Page extract:
= = =

I love TypeScript, I think it is one of the best general programming languages out there currently, and I go all in into it. Having compiler written in TypeScript actually motivated me to contribute to it. I love TypeScript, so writing more TypeScript for the benefit of TypeScript is a nobrainer.

Was the compiler written in Go or anything else - I probably would never even attempt learning how the compiler works. Having compiler written in another language kinda shrinks the contributor circle to the programmers who are experts in both TypeScript and Go.

Not going for .NET

I am coming from .NET background and I also love .NET, C# and F#. Anders Hejlsberg, being author of both C# and TypeScript, made an unexpected choice of Go lang to go further. That’s fair, there’s no other person on the planet who is more qualified to make the right choice, and I believe in Anders. However that leaves a bad taste in my mouth.

I am going full .NET in my career. That’s an amazing platform - very easy to learn, to write and run. You can do anything with C#, and it indeed is being used everywhere, starting from embedded, through gamedev and to enterprise. That’s beautiful how easy and powerful at the same time C# is. C# already powers probably the best compiler in the world - Roslyn. It seem to be an obvious pick for the native TypeScript compiler, yet it isn’t?

= = =

Input data:
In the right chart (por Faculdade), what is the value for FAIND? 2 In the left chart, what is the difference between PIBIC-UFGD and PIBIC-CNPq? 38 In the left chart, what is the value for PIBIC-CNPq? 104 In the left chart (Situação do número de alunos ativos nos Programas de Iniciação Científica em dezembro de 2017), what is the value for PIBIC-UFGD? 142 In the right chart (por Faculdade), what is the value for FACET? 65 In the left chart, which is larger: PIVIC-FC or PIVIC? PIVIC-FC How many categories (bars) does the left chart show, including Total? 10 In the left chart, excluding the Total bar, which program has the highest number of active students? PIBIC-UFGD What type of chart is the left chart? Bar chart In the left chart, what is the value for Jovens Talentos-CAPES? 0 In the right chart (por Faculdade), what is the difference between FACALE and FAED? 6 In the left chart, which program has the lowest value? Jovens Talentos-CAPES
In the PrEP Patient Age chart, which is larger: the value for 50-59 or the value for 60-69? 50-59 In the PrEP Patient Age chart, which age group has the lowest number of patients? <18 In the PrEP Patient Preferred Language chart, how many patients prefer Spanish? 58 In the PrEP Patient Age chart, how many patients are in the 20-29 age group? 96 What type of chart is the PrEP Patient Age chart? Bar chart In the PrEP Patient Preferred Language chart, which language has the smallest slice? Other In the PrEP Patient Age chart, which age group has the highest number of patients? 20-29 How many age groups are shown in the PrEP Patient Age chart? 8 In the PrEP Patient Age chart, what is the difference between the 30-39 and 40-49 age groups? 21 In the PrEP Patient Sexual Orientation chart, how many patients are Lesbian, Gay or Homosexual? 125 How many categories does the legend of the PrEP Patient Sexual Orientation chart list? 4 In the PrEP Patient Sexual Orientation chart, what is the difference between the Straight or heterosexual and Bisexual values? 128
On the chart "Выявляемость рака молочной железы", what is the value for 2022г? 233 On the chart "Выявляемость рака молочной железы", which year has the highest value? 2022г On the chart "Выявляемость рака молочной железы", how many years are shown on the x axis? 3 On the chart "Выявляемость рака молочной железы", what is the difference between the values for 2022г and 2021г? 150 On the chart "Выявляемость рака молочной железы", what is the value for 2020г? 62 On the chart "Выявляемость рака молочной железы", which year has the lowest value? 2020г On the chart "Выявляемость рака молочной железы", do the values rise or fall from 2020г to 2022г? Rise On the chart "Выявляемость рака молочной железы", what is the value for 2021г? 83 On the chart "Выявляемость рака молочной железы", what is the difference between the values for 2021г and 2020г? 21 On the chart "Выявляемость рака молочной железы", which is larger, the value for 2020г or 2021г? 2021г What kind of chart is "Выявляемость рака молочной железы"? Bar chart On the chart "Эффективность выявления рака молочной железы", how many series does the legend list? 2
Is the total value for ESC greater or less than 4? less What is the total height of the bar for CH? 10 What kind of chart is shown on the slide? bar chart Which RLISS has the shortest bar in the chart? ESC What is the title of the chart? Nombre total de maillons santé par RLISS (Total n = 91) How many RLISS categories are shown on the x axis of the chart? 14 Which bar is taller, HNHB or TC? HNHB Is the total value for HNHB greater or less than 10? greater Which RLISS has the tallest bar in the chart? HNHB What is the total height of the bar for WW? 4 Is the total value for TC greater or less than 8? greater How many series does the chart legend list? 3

= = =

Work instructions:
A) From the TypeScript compiler post above, reproduce everything from "I love TypeScript, I" down to "TypeScript and Go.".
B) List every programming language named in the TypeScript compiler post above.

Task responses:
A)
I love TypeScript, I think it is one of the best general programming languages out there currently, and I go all in into it. Having compiler written in TypeScript actually motivated me to contribute to it. I love TypeScript, so writing more TypeScript for the benefit of TypeScript is a nobrainer.

Was the compiler written in Go or anything else - I probably would never even attempt learning how the compiler works. Having compiler written in another language kinda shrinks the contributor circle to the programmers who are experts in both TypeScript and Go.

B) TypeScript, Go, C#, F#